Input.
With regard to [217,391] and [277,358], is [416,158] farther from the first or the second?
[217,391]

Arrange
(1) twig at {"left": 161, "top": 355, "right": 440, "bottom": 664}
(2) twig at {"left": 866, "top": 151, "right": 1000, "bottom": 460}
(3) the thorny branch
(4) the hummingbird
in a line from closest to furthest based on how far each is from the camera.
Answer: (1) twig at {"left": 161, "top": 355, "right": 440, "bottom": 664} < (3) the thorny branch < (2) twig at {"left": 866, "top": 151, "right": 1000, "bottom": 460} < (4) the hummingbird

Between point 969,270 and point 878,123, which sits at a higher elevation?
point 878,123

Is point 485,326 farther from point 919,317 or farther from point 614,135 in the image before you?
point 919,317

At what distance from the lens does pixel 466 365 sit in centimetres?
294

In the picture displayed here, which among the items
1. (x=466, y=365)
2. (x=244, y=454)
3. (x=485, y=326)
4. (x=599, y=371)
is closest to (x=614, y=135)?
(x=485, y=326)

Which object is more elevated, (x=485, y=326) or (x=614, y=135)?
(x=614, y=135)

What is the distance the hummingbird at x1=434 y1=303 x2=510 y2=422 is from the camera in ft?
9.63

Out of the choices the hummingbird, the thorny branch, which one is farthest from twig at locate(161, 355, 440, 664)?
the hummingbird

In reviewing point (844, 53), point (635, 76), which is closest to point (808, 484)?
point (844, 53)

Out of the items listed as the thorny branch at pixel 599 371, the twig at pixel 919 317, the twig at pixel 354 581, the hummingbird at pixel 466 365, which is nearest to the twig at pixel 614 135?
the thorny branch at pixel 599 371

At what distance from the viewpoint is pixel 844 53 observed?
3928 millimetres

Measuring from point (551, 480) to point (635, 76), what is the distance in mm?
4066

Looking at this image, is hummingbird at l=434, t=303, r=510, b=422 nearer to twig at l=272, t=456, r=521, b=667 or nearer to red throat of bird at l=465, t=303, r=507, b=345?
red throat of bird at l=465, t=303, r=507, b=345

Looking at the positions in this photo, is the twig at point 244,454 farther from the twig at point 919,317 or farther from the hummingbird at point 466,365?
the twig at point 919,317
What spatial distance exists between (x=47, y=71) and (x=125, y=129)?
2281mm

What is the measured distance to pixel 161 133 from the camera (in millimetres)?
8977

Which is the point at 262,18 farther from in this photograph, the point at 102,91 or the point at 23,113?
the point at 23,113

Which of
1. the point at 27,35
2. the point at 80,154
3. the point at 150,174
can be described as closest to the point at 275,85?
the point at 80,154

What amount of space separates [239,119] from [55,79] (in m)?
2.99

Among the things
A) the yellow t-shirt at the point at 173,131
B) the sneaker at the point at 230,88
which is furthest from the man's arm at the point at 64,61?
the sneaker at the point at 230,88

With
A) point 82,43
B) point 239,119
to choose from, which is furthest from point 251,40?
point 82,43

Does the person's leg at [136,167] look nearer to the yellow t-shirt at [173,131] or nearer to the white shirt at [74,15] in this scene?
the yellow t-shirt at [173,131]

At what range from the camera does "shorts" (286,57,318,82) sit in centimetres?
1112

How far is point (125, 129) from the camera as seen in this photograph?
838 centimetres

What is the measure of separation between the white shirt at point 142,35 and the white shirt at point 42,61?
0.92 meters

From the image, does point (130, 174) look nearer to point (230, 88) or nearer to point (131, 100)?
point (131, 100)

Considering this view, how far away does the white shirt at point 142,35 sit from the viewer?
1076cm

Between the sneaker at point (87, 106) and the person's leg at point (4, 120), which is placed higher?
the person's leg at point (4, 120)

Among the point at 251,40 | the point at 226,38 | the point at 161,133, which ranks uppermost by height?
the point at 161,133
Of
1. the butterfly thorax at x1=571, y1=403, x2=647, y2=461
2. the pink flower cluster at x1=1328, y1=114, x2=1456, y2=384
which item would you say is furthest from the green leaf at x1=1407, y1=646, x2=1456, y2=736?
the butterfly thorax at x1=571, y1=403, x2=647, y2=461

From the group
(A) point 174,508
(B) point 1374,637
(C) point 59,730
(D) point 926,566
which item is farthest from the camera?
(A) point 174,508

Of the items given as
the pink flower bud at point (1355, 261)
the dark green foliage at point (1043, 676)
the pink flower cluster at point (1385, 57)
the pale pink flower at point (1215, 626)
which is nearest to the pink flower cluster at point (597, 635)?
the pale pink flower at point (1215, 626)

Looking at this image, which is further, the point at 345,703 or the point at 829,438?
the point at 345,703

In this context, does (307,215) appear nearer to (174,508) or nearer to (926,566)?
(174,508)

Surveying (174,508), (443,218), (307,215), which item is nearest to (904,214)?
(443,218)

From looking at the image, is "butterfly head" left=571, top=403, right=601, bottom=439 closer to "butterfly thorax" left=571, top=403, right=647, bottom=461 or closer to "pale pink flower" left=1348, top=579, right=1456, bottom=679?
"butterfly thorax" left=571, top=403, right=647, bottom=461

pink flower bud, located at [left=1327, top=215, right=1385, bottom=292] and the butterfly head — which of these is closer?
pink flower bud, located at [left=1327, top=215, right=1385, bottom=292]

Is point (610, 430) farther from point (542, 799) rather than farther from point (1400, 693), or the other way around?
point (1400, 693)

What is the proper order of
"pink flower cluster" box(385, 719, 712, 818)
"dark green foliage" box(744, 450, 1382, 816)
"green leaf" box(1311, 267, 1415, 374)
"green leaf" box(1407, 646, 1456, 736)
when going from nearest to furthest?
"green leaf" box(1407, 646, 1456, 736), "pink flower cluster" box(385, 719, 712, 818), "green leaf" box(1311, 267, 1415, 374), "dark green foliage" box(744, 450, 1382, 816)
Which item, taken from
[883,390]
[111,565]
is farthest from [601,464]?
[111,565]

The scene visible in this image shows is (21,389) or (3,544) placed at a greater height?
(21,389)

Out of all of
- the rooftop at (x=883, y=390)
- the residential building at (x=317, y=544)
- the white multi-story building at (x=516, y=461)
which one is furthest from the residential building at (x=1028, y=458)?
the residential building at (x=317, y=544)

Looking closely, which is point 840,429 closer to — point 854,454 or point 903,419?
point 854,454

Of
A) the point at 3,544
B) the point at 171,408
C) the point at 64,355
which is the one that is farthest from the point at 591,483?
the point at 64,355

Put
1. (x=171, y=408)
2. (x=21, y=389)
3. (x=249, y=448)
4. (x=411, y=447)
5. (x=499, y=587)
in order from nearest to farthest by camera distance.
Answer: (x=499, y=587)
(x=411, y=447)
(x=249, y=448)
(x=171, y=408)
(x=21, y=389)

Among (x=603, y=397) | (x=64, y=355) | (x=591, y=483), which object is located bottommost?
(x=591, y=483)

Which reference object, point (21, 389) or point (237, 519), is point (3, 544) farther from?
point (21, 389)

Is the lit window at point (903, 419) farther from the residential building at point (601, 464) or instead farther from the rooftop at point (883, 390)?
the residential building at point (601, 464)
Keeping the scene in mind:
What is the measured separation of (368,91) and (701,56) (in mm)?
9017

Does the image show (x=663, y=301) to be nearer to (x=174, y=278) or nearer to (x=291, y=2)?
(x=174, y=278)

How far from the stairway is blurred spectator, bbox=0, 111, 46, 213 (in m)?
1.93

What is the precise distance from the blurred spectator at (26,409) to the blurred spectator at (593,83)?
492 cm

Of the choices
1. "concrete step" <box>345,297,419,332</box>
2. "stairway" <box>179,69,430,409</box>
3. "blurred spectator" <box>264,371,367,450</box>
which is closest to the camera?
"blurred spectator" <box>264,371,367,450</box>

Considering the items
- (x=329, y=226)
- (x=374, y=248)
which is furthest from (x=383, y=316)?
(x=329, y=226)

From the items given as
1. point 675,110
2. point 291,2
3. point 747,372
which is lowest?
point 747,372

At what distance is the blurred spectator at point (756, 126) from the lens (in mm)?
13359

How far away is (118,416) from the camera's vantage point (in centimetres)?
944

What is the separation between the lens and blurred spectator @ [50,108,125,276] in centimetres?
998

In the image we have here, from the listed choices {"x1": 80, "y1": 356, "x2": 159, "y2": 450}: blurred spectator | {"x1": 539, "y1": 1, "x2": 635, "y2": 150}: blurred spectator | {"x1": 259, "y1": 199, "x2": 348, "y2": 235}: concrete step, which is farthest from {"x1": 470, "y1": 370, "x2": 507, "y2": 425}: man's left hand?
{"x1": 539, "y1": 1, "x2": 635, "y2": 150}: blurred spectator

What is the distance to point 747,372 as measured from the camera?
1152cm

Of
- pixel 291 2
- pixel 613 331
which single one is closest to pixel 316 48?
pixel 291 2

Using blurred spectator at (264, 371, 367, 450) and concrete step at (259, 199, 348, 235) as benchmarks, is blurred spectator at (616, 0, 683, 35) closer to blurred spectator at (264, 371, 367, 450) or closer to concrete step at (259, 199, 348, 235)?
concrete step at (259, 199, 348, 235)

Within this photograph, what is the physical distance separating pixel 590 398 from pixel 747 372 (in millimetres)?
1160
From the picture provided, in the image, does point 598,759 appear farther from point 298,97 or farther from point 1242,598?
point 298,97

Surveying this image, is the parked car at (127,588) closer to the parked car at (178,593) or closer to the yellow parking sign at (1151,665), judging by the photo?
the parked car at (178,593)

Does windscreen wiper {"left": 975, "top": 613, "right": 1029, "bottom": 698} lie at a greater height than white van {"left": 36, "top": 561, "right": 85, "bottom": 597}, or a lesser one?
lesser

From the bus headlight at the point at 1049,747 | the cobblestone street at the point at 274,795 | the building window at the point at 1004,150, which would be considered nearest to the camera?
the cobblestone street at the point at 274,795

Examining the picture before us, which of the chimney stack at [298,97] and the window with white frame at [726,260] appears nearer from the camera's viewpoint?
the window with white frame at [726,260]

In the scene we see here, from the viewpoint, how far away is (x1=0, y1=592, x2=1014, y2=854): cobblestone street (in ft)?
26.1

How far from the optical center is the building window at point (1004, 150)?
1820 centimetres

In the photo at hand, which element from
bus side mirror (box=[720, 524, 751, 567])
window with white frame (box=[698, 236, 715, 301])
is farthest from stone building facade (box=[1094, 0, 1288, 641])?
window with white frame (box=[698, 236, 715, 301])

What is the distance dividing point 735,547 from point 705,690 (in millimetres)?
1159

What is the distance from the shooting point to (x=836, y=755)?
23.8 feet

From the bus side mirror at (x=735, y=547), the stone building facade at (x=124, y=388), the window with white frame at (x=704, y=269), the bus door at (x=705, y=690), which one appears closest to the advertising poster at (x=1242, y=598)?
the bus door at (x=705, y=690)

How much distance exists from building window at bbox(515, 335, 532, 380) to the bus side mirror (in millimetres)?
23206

Task to carry out. Pick out every line above that contains the word "than" with its case matching, and copy each of those lines in full.

Right answer.
Is point (610, 430) farther from point (542, 799) rather than farther from point (1400, 693), or the other way around?
Does windscreen wiper {"left": 975, "top": 613, "right": 1029, "bottom": 698} lie at a greater height than white van {"left": 36, "top": 561, "right": 85, "bottom": 597}, or a lesser one?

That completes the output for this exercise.